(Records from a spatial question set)
========================

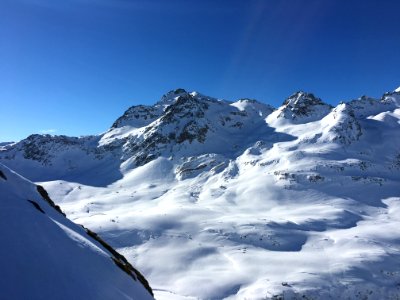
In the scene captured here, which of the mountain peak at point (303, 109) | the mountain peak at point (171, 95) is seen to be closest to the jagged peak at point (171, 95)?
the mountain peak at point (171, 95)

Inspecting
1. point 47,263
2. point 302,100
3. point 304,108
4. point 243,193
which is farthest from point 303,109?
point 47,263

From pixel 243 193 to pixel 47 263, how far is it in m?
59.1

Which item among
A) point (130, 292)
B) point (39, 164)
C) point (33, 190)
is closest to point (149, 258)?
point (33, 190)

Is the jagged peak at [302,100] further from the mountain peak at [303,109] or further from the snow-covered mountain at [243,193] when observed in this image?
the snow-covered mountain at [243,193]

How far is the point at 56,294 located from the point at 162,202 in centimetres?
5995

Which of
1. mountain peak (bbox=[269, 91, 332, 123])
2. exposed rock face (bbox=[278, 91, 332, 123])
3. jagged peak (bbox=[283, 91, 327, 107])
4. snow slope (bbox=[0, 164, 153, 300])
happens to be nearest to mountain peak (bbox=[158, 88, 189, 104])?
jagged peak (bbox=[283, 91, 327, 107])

========================

TASK INSTRUCTIONS:
Can you write out all the lines above again, switching "Inspecting" to "Considering" and keeping everything else the same? Leave the pictures out.

EXERCISE SOLUTION:
In the scene captured here, which of the mountain peak at point (303, 109) | the mountain peak at point (171, 95) is seen to be closest to the jagged peak at point (171, 95)?
the mountain peak at point (171, 95)

Considering
1. point 47,263
2. point 302,100
3. point 304,108
4. point 243,193
which is farthest from point 303,109?
point 47,263

From pixel 243 193 to pixel 47 263, how far is it in m?
59.1

Which item among
A) point (130, 292)
B) point (39, 164)
C) point (33, 190)
is closest to point (149, 258)?
point (33, 190)

Is the jagged peak at [302,100] further from the mountain peak at [303,109] or further from the snow-covered mountain at [243,193] when observed in this image?
the snow-covered mountain at [243,193]

How far is the point at 56,294 located from the point at 162,202 in centimetres?
5995

Which of
1. mountain peak (bbox=[269, 91, 332, 123])
2. exposed rock face (bbox=[278, 91, 332, 123])
3. jagged peak (bbox=[283, 91, 327, 107])
4. snow slope (bbox=[0, 164, 153, 300])
happens to be nearest to mountain peak (bbox=[158, 88, 189, 104])?
jagged peak (bbox=[283, 91, 327, 107])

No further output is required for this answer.